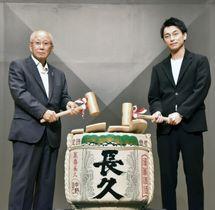 試写会で鏡開きする小野田典生さん(左)と俳優の遠藤雄弥さん=19日午後、和歌山県海南市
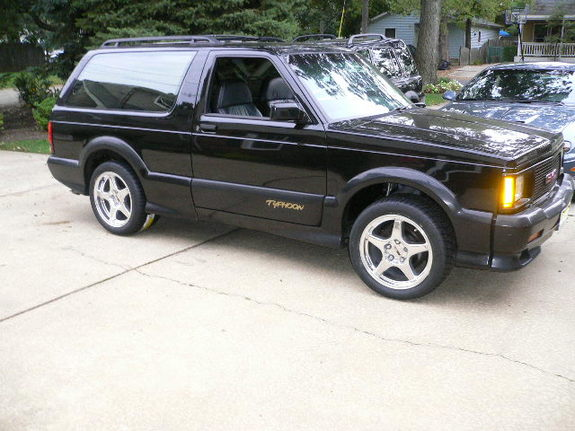 Jimbomaniac's 1993 GMC Typhoon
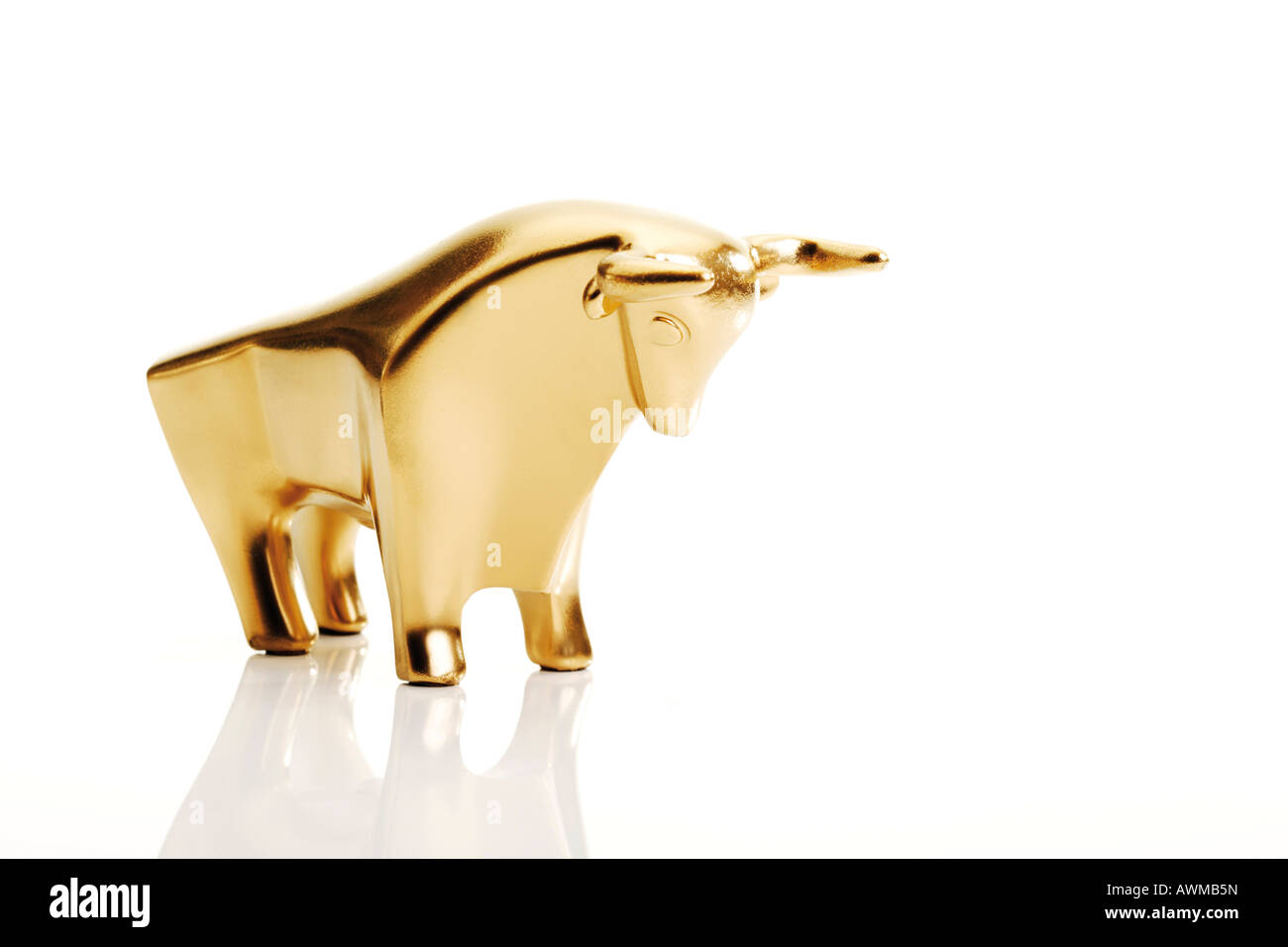 Gold-plated bull - Stock Image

▶ Exercise description: Without the pictures, write out the whole listing exactly as it appears.

▶ Task output:
 試写会で鏡開きする小野田典生さん(左)と俳優の遠藤雄弥さん=19日午後、和歌山県海南市
 Jimbomaniac's 1993 GMC Typhoon
 Gold-plated bull - Stock Image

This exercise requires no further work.